Hands-On: Handling Text Features for ML

In the previous hands-on lesson, we applied simple text cleaning operations like normalization, stemming, and stopwords removal to improve a model that classifies positive and negative movie reviews.

We have done some text cleaning and basic feature engineering, but another tool is adjusting how Dataiku DSS handles those features when building models.

In this lesson, we’ll experiment with different text handling methods and evaluate the performance of our model against a test dataset. When finished, the final Flow should resemble the image below.


Vectorization Methods

Return to the modeling task on the IMDB_train_prepared dataset. In the Features handling pane of the Design tab:

  • Adjust the Text handling method from the default “Tokenize, hash and apply SVD” to “Counts vectorization”.

  • Train the models again, naming the session count vec.

  • Accept the warning message for unsupported sparse features.

When the fourth session finishes training, we can see that the count vectorization models have a considerable edge over the term hashing + SVD predecessors.


In addition to the performance boost, they also have an edge in interpretability. Whether looking at the most important variables for the random forest model or the top coefficients for the logistic regression model, we can see features like the text contains “bad”, “worst”, or “great”.

These benefits, however, did not come for free. While the training time for the “term hashing and SVD” models were all under 20 seconds, the count vectorization models took more than 1 minute. Depending on our use case, this could be a critical tradeoff.


On your own, try training more models with different settings in the Feature handling pane:

  • Switch to “TF/IDF vectorization”.

  • Observe the effects of increasing or decreasing the “Min. rows fraction %” or “Max. rows fraction %”.

  • Include bigrams in the “Ngrams” setting by increasing the upper limit to 2 words.

Evaluate the Model

When you have sufficiently explored building models, the next step is to deploy one from the Lab to the Flow.

A number of factors – such as performance, interpretability, and scalability – could influence the decision of which model to deploy. Here, we’ll just choose our best performing model.

  • From the Result tab of the modeling task, choose a model to deploy.

  • Open the model summary.

  • Click the Deploy button in the upper right corner.

  • Click “Create”.


The relevant question is whether this model will perform as well on data that it has never faced before. A steep drop in performance could be a symptom of some level of overfitting the training data.

The Evaluate recipe can help answer this question. But first, we need to ensure that the test data passes through all of the same preparation steps that the training data received. We’ll start by copying the existing Prepare recipe.

  • Select the Prepare recipe (compute_IMDB_train_prepared).

  • In the Actions sidebar, choose Copy.

  • Change the input dataset to IMDB_test.

  • Name the output dataset IMDB_test_prepared.

  • Create and run the copied recipe containing the same preparation steps.



IMDB_test does not have a sample column. Accordingly, we need to adjust the copied Prepare recipe steps. Change the first step to remove only sentiment instead of sentiment and sample.

Once the test data has received the same preparation treatment, we are ready to test how the model will do on this new dataset.

  • From the Flow, select the deployed model and initiate an Evaluate recipe from the Actions sidebar.
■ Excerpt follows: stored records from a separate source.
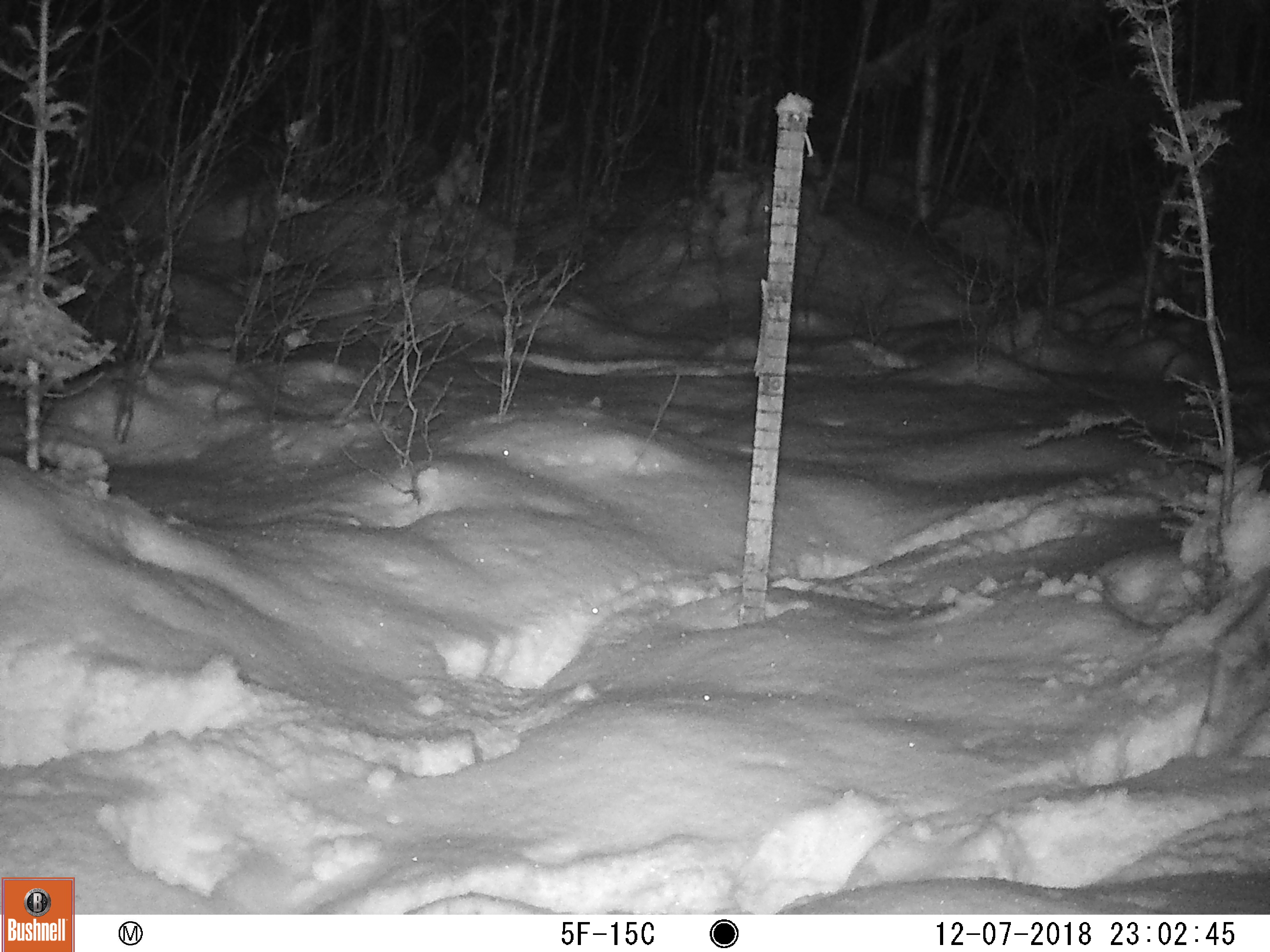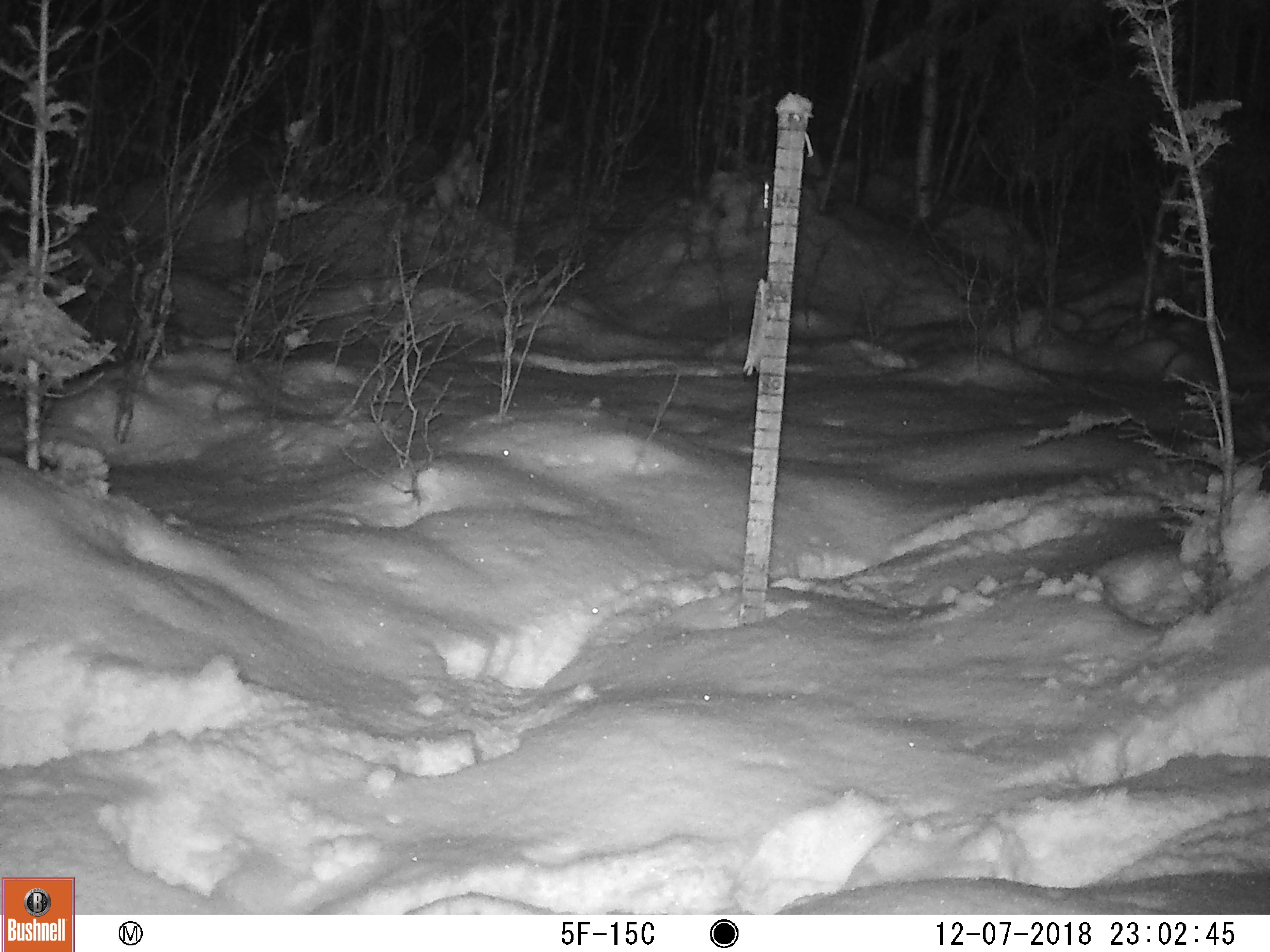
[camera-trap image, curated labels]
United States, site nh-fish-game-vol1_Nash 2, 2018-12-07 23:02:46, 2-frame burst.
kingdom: Animalia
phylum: Chordata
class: Mammalia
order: Artiodactyla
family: Cervidae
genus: Alces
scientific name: Alces alces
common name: moose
Moose (Alces alces).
  • Choose IMDB_test_prepared as the input dataset.

  • Name the output datasets IMDB_scored and model_metrics.

  • Click “Create Recipe” and then run it.


The Evaluate recipe produces two output datasets:

  • The recipe has appended class probabilities and predictions to the IMDB_scored dataset.

  • The model metrics dataset logs the performance of the active version of the model against the input dataset. Overall, it appears that the model’s performance on the test data was very similar to the performance on the training data.


As we update the active version of the model, we could keep running the Evaluate recipe to check the performance against this test dataset.

What’s next?

Congratulations! You have successfully built a model to perform a binary classification of the polarity of text. Along the way, you:

  • learned the importance of text cleaning and feature engineering

  • explored the tradeoffs between different text handling strategies, and

  • evaluated model performance against a test dataset.

This was just the start of what you can achieve with Dataiku DSS and NLP! In another course, we’ll show more advanced methods using code.


For a bonus challenge, return to the sentiment column provided in the raw data and try to perform a multiclass classification. You’ll find that the distribution of sentiment is bimodal. No one writes reviews of movies for which they don’t have an opinion! Perhaps use a Formula to add a third category to polarity (0 for very low sentiment scores, 1 for middling, and 2 for very high). Are you able to achieve the same level of performance with the addition of a third class?